- Film poster
- Directed by: Ilya Maksimov
- Written by: Anna Kurbatova Aleksandr Topuriya
- Produced by: Mikhail Kurbatov Anna Kurbatova Grigoriy Podzemelnyy Dmitriy Fiks Sergey Fiks Artem Chuba
- Starring: Aleksandra Bortich Yevgeny Tsyganov Aleksandr Robak Vyacheslav Razbegaev Vladimir Yaglych
- Cinematography: Yuri Bekhterev Dmitriy Kuvshinov
- Edited by: Nick Akhayan
- Music by: Denis Surov
- Production companies: Real Dakota Motor!
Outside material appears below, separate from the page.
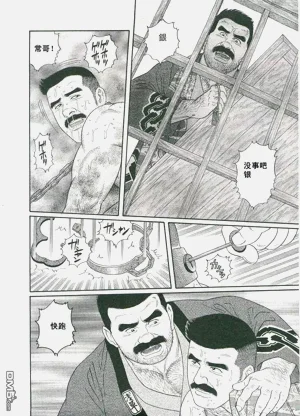 第185頁圖
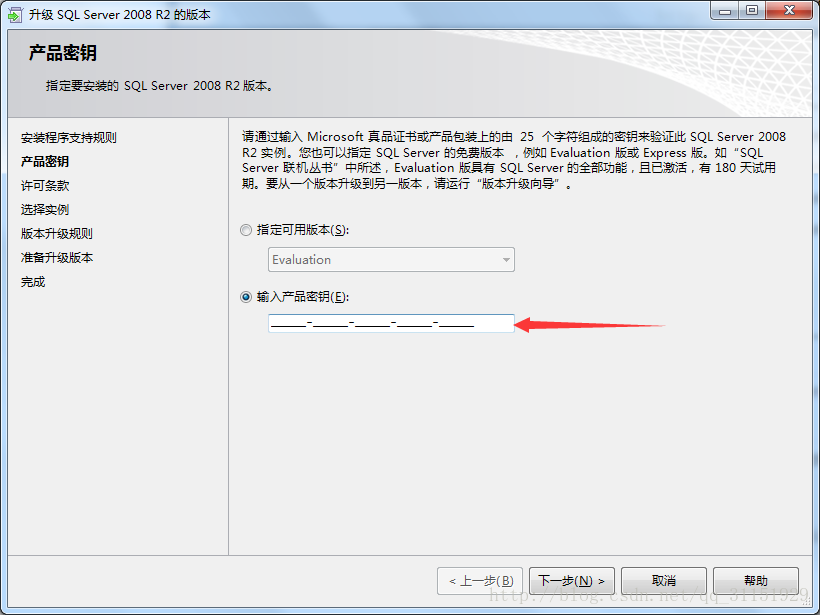 SQLServer2008提示评估期已过解决方案(图5)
Film Studio Propeller Prodakshn
- Distributed by: 20th Century Fox CIS
- Release date: 29 November 2018;
- Running time: 89 minutes
- Country: Russia
- Language: Russian
- Budget: 72 million rubles

= The Soul Conductor =

2018 film directed by Ilya Maksimov

The Soul Conductor (Проводник) is a 2018 Russian dark fantasy film directed by Ilya Maksimov and starring Aleksandra Bortich, Yevgeny Tsyganov, Aleksandr Robak, Vyacheslav Razbegaev and Vladimir Yaglych.

The film was released in Russia on November 29, 2018 by 20th Century Fox CIS.

==Plot==
Katya has a mystical gift, she sees ghosts. When her twin sister disappears, the girl alone rushes in search. The police insist that the sister does not exist at all, that she is the fruit of Katya's sick imagination. However, during the search for her sister, Katya understands that a serial maniac is operating in town, and her sister is one of his victims. There is still hope to save her, but in a gloomy, mystery-filled city you cannot trust anyone, even yourself.

==Cast==
- Aleksandra Bortich as Katya Kaluzhskikh / Larisa Kaluzhskikh
  - Martha Timofeeva as Katya, a little girl
- Yevgeny Tsyganov as Kapkov, the investigator
- Aleksandr Robak as Vasya, the ghost
- Vyacheslav Razbegaev as Pavel Laktin
- Vladimir Yaglych as Anton Morozov
- Ekaterina Rokotova as Bella, the ghost
- Vasily Bochkaryov as San Sanych
- Sergey Gorobchenko as Katya's dad
- Mariya Malinovskaya as Katya's mom
- Ekaterina Vulichenko as Alisa
- Anastasiya Mikhaylova as Alla
- Aleksandra Tulinova as Vera

==Production==
The Soul Conductor was shot almost completely without the use of special effects. Actors performed tricks without doubles. The interior of the main house of the Znamenskoye-Sadki manor was to be greatly changed: all the walls were completely repainted and set, the windows were boarded up, many interior items appeared, a whole corridor was created, which was then burned down during a fire scenario.